Render the material as a two-column CSV with the header text,answer, starting with the line containing "How widely are" and going through the end of the material. Give one row per item, putting its text and its answer each in a single quoted field with any line breaks replaced by spaces.

**Entries shown:**
------------
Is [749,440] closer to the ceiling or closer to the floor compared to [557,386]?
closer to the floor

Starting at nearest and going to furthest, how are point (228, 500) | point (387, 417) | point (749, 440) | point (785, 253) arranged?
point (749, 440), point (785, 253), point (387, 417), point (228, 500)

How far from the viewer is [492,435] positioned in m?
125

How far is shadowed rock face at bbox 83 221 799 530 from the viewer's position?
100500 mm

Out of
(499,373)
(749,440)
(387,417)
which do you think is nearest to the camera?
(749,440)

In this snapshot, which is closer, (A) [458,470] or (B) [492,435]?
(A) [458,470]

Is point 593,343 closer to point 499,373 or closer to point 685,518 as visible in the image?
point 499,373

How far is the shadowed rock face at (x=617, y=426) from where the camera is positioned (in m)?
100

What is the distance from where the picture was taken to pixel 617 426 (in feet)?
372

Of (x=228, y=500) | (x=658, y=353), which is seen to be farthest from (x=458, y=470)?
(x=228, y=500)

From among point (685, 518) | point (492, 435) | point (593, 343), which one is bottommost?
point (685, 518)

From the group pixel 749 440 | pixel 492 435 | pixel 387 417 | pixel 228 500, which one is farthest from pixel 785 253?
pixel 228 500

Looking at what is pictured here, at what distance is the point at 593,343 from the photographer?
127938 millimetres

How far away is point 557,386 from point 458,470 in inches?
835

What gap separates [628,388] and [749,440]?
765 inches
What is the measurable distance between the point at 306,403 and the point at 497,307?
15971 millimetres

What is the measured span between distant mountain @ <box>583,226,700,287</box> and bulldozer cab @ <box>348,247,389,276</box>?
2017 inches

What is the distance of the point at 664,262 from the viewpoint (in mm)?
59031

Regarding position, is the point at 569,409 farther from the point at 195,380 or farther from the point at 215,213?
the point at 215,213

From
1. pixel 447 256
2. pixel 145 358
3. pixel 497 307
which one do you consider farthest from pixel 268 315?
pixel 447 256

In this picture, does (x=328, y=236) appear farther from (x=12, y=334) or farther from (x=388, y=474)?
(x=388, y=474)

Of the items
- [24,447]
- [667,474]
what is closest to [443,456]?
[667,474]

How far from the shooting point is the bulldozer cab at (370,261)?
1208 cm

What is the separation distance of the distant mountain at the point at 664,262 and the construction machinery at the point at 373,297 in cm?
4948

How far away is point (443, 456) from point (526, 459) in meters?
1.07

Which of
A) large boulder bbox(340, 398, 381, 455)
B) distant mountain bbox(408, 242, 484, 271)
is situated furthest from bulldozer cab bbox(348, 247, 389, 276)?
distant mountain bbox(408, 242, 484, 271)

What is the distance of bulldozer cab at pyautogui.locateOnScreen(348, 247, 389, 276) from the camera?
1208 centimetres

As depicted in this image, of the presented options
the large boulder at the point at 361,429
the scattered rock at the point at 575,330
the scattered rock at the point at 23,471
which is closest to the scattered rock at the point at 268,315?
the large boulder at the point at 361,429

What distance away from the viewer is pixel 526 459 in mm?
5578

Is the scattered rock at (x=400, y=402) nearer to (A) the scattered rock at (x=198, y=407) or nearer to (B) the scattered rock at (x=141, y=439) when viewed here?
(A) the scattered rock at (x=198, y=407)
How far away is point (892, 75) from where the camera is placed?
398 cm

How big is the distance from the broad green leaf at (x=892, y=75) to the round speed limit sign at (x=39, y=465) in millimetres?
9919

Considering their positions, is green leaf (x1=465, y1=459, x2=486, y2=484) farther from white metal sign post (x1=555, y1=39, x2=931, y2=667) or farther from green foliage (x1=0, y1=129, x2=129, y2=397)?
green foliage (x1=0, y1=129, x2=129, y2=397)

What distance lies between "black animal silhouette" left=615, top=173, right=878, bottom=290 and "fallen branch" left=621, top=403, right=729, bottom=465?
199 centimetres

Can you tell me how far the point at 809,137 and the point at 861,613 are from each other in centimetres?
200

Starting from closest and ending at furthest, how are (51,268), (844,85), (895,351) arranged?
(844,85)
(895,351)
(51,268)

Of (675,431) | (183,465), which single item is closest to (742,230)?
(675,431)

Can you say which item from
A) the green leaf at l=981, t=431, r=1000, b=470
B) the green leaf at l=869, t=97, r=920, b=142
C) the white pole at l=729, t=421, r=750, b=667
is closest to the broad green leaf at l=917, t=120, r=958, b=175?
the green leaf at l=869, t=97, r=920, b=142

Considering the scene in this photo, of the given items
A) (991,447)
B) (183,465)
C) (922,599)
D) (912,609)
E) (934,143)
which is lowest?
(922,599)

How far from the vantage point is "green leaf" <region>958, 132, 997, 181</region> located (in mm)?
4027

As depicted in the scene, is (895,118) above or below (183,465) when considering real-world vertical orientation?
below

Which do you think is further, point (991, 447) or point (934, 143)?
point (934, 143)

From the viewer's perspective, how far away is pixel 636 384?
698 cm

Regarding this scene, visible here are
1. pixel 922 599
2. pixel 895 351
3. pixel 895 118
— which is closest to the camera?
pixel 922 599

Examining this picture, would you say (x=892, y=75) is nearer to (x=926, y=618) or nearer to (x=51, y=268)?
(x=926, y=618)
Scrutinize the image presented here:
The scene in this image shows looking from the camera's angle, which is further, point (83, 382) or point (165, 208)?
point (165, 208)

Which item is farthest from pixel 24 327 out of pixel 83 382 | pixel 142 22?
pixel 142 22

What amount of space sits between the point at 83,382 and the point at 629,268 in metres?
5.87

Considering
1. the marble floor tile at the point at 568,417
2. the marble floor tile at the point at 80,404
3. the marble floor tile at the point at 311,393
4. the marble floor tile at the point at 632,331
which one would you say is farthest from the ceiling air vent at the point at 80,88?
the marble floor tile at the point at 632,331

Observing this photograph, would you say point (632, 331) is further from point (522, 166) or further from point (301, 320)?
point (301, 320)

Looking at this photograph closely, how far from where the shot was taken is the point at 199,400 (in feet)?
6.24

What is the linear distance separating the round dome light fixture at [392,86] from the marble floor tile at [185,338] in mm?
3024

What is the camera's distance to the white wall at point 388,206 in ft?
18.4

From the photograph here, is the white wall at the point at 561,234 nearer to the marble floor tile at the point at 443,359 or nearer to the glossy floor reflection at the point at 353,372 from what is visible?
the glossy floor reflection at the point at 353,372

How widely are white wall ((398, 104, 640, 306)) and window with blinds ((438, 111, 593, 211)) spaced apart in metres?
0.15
------------
**Solution below:**
text,answer
"How widely are white wall ((398, 104, 640, 306)) and window with blinds ((438, 111, 593, 211)) spaced apart in metres?","0.15"